## Given records

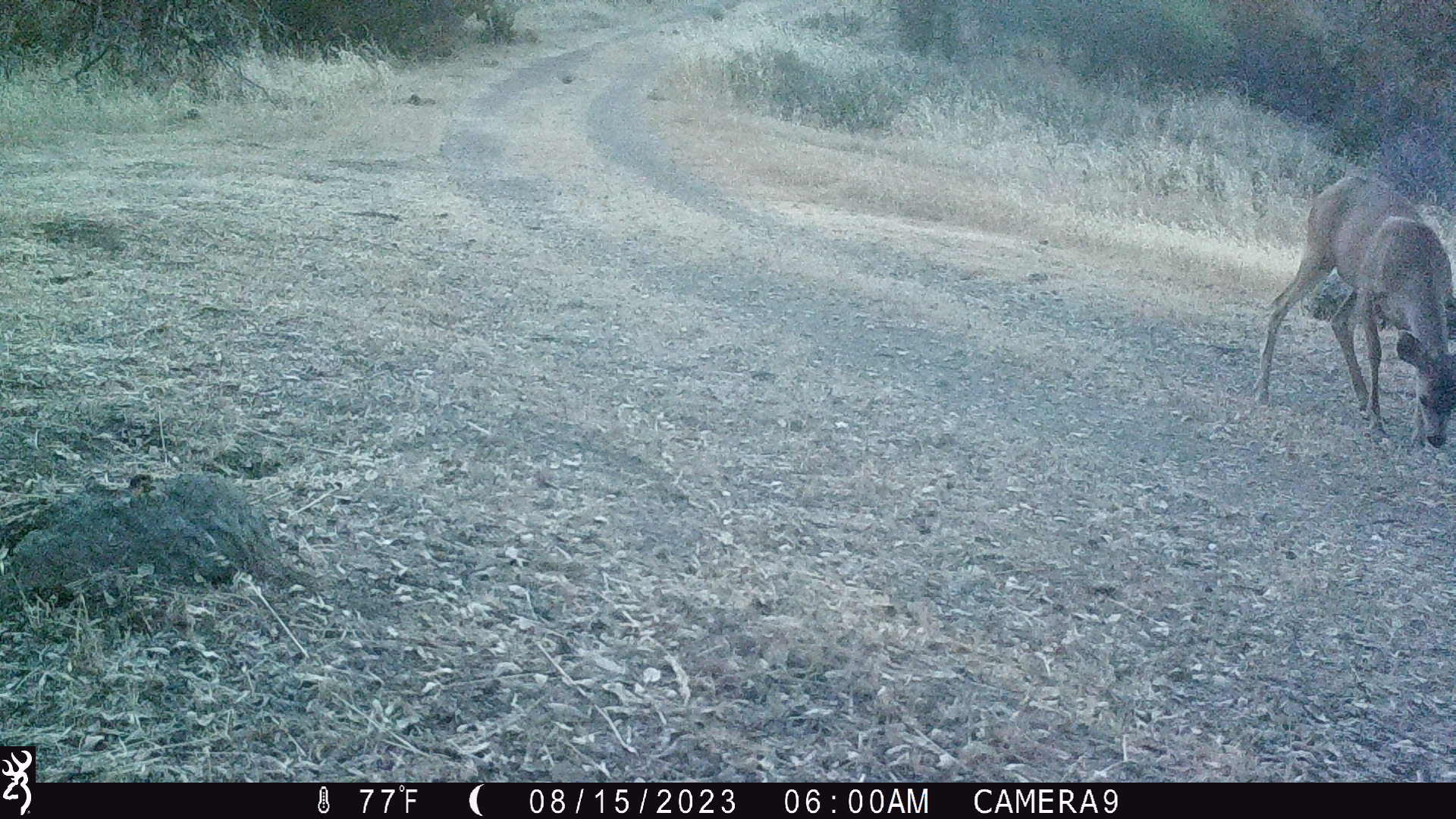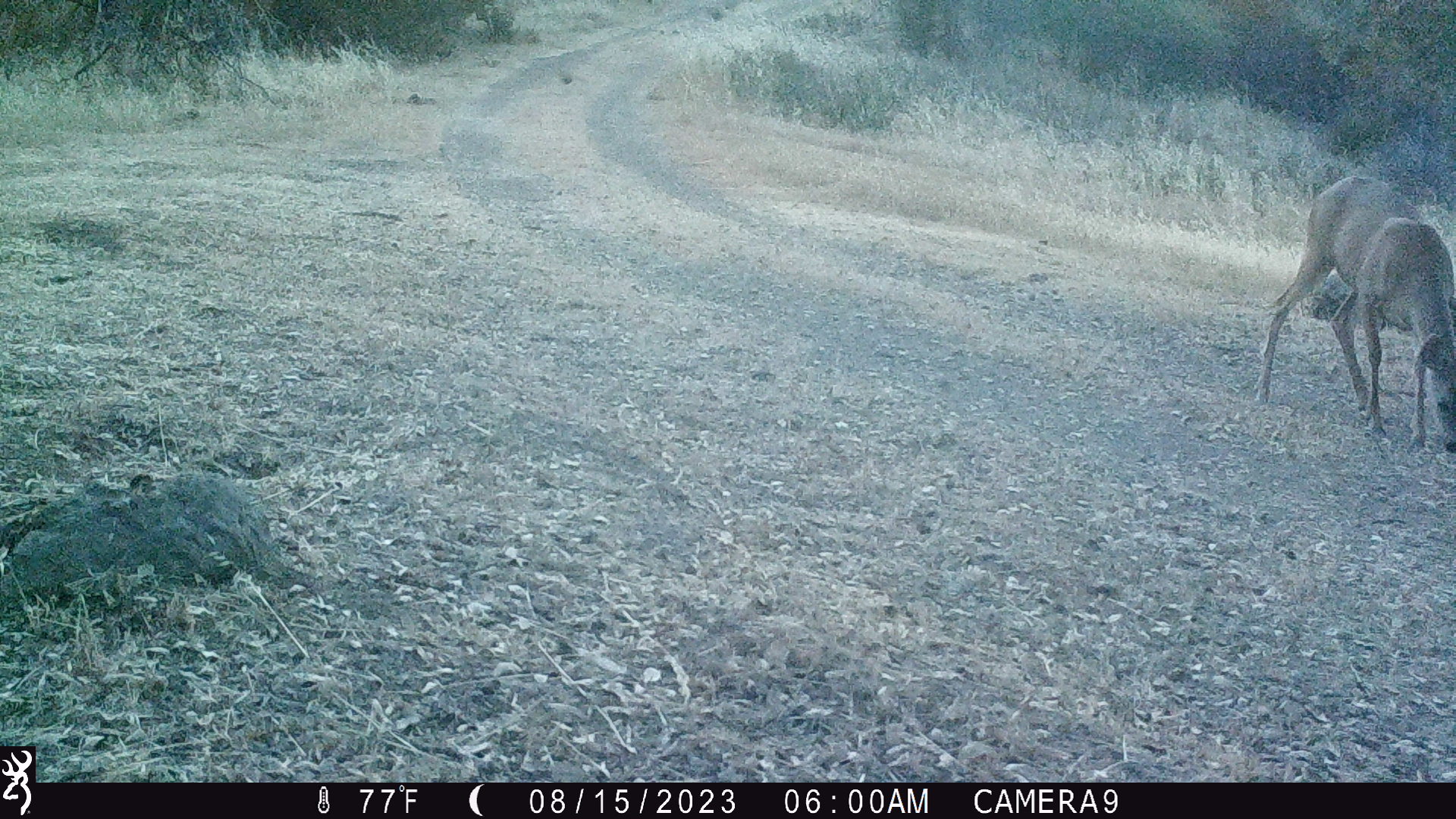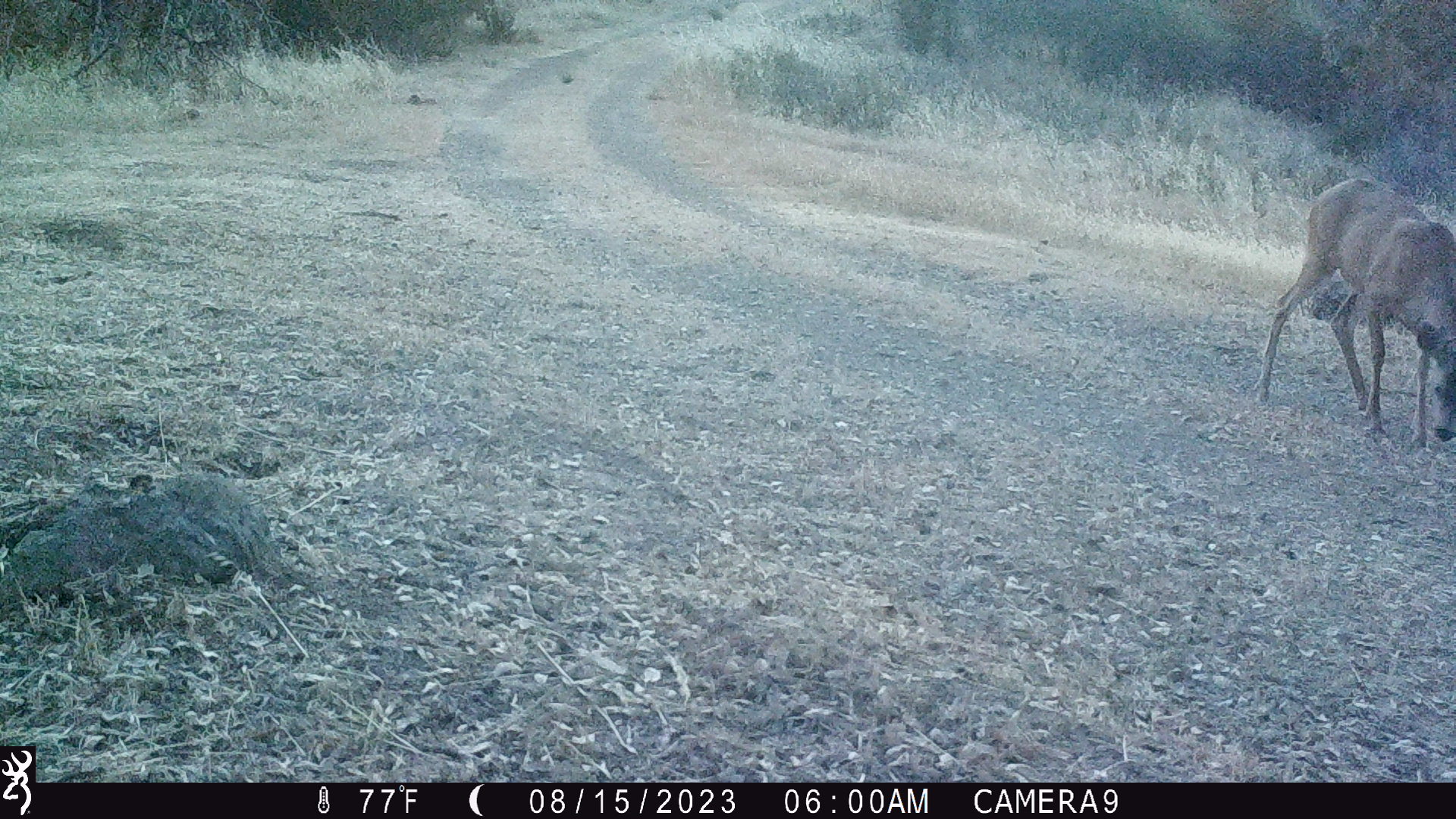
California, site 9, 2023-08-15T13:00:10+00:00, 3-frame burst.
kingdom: Animalia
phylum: Chordata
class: Mammalia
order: Artiodactyla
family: Cervidae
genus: Odocoileus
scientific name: Odocoileus hemionus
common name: mule deer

## Problem details
All of the data above is to be repeated exactly, with the pictures left out.

## Finished exercise
California, site 9, 2023-08-15T13:00:10+00:00, 3-frame burst.
kingdom: Animalia
phylum: Chordata
class: Mammalia
order: Artiodactyla
family: Cervidae
genus: Odocoileus
scientific name: Odocoileus hemionus
common name: mule deer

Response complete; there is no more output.